Updated May 12, 2026

Asana Pricing in 2026: How to choose? Including AI Studio Costs

If you’ve been searching for Asana pricing and landing on articles that reference “Premium” and “Business” plans — those names are gone.

Asana rebranded its plan lineup, and a significant amount of content across the web still uses the old names.

That’s creating real confusion for buyers trying to compare plans. This article uses the current names, current prices, and gives you a straight verdict on whether Asana pricing is worth it at each tier.

I cover Asana alongside six other tools in my full marketing project management software comparison if you’re still building a shortlist.

But if Asana is already on your list and you need to figure out which plan to buy — or whether the free plan is enough — this is the breakdown.

Asana pricing plan comparison table showing Personal, Starter, Advanced, and Enterprise tiers with features and pricing

Asana Pricing at a Glance

Asana costs $0 on the Personal plan, $10.99/user/month (annual) on Starter, and $24.99/user/month (annual) on Advanced. Enterprise pricing is custom. Annual billing saves up to 18% compared to paying month-to-month across both paid tiers.

Note on plan names: Asana’s Starter plan was previously called Premium. The Advanced plan was previously called Business. If you’ve seen references to “Asana Premium pricing” or “Asana Business pricing” elsewhere, those are the same plans under old names — Starter and Advanced are the current equivalents.

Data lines
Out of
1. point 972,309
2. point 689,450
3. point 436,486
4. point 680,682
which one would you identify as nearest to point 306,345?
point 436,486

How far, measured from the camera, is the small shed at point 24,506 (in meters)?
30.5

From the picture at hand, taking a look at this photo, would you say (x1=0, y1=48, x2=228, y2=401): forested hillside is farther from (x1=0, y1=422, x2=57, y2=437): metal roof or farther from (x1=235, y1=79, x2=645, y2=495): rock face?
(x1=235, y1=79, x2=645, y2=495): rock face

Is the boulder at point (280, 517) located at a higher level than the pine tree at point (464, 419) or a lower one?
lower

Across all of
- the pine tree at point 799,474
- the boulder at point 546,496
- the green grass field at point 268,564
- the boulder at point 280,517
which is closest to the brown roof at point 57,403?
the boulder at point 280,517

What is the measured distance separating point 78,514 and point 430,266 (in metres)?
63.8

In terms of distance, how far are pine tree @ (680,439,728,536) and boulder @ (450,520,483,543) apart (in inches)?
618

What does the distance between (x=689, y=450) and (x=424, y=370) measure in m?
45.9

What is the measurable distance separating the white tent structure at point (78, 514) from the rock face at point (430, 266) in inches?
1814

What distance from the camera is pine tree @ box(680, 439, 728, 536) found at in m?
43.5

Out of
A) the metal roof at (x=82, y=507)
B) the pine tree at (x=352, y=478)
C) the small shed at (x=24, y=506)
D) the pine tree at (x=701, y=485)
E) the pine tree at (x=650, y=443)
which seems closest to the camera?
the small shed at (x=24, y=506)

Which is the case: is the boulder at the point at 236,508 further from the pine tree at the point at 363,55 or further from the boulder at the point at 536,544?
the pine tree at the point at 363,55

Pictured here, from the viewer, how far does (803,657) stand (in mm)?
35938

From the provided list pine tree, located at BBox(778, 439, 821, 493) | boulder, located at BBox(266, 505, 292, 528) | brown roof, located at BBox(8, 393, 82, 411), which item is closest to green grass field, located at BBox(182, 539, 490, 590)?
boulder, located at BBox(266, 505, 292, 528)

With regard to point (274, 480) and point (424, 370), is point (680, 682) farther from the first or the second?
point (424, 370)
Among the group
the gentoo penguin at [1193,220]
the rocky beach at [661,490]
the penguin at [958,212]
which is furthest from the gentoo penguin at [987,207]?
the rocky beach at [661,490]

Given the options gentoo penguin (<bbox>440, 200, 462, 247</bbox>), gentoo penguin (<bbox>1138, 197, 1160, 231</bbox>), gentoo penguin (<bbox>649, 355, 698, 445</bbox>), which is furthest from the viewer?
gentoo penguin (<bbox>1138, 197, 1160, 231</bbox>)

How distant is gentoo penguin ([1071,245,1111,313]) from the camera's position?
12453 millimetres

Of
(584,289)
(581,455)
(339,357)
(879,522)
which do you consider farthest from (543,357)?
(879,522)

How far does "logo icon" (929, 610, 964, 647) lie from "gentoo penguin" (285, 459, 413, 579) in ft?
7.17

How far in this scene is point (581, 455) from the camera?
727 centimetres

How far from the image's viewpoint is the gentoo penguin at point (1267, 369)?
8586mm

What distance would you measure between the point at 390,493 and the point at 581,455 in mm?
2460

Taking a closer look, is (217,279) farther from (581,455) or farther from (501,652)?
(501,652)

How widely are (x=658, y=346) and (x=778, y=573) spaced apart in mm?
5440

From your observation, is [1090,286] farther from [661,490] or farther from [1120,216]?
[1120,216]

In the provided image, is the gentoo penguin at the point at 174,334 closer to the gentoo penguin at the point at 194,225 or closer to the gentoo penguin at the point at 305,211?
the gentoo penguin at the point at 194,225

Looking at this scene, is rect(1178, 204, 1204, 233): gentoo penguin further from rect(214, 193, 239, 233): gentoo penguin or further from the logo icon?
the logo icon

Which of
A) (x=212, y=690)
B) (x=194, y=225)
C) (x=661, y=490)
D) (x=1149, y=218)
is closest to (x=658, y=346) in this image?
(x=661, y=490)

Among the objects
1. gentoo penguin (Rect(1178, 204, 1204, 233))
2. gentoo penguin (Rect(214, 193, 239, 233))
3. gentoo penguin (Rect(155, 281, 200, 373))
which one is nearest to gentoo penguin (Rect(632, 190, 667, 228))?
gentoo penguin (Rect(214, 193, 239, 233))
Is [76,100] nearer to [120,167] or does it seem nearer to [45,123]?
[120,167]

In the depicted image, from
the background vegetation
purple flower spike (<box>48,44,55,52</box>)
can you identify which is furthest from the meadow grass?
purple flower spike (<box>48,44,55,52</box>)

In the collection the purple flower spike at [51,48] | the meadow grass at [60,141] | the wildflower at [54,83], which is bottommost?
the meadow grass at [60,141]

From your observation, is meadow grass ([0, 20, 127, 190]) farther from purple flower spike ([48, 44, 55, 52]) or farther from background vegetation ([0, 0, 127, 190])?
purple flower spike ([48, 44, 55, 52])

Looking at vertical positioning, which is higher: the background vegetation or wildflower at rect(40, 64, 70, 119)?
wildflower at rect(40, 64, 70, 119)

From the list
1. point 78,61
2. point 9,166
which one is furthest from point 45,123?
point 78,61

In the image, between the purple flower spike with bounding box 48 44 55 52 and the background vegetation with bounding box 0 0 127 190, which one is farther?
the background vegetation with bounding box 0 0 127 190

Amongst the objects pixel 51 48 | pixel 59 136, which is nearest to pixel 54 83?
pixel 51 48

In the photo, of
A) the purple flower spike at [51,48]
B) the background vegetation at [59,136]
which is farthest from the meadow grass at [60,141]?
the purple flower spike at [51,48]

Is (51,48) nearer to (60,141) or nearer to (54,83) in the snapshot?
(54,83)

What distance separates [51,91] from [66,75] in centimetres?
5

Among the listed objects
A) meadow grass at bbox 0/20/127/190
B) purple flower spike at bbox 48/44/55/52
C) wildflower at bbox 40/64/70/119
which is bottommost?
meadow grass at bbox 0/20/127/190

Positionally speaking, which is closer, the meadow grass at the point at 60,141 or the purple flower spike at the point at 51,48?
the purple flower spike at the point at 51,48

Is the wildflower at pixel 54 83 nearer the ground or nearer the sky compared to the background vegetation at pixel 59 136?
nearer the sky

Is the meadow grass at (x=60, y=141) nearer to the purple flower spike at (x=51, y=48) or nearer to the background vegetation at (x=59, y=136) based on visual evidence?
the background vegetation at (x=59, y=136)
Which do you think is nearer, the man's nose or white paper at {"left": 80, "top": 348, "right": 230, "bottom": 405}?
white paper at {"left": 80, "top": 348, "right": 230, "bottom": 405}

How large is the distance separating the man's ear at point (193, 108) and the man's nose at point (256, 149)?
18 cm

PROBLEM SET:
a – From the Asana pricing article, list the current names of Asana's plan tiers.
b – Turn the paragraph in the Asana pricing article that begins "Asana costs $0" into a short bulleted list that keeps its main facts.
c – Write out the passage of the Asana pricing article from "Asana rebranded its" up to and including "building a shortlist.".

WORKED SOLUTIONS:
a – Personal, Starter, Advanced, Enterprise

b –
- Personal: $0
- Starter: $10.99/user/month (annual)
- Advanced: $24.99/user/month (annual)
- Enterprise: custom pricing
- Annual billing on both paid tiers saves up to 18% compared to month-to-month

c –
Asana rebranded its plan lineup, and a significant amount of content across the web still uses the old names.

That’s creating real confusion for buyers trying to compare plans. This article uses the current names, current prices, and gives you a straight verdict on whether Asana pricing is worth it at each tier.

I cover Asana alongside six other tools in my full marketing project management software comparison if you’re still building a shortlist.